● Given problem
Find each line in the records below that contains the string "distance", and copy every such line. Case counts, so match uppercase and lowercase letters precisely.

● Dataset rows
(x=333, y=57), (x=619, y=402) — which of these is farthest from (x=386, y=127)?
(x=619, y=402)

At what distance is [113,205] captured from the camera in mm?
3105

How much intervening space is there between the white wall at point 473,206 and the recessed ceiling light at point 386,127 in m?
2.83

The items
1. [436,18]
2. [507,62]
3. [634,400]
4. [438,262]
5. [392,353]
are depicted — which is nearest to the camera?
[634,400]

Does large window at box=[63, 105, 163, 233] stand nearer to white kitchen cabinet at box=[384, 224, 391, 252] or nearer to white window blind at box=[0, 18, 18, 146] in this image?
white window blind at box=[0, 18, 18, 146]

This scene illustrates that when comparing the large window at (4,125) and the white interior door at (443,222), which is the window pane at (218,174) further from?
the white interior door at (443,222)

...

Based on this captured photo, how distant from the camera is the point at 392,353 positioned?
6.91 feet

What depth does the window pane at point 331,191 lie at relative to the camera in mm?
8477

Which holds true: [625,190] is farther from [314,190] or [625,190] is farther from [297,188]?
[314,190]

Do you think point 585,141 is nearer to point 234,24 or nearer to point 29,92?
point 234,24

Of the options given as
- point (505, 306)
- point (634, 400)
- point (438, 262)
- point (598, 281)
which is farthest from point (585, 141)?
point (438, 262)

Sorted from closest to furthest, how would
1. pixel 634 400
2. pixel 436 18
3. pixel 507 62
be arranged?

* * *

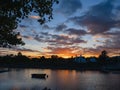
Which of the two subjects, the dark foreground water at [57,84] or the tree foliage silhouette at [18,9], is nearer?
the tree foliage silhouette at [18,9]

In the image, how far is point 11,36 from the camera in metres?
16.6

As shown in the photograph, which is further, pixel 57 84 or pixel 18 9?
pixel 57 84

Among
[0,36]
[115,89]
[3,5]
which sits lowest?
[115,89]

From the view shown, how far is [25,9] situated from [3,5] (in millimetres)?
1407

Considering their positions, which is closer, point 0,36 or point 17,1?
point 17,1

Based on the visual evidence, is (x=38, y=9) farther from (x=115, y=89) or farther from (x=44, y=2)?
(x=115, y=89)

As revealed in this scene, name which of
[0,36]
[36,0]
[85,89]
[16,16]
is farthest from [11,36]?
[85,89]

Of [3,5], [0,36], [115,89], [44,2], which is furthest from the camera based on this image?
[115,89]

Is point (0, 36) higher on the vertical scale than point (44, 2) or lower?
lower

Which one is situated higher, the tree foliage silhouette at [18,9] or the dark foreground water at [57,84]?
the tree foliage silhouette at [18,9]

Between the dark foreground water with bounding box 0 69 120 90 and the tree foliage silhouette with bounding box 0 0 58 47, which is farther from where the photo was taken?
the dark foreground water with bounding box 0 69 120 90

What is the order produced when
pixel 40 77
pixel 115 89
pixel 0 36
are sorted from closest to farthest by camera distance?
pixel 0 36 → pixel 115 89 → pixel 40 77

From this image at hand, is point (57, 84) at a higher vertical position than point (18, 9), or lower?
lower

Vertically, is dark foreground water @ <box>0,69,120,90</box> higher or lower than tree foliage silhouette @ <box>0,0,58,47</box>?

● Solved problem
At what distance is [113,205] captured from the camera in mm?
are sorted from closest to farthest by camera distance?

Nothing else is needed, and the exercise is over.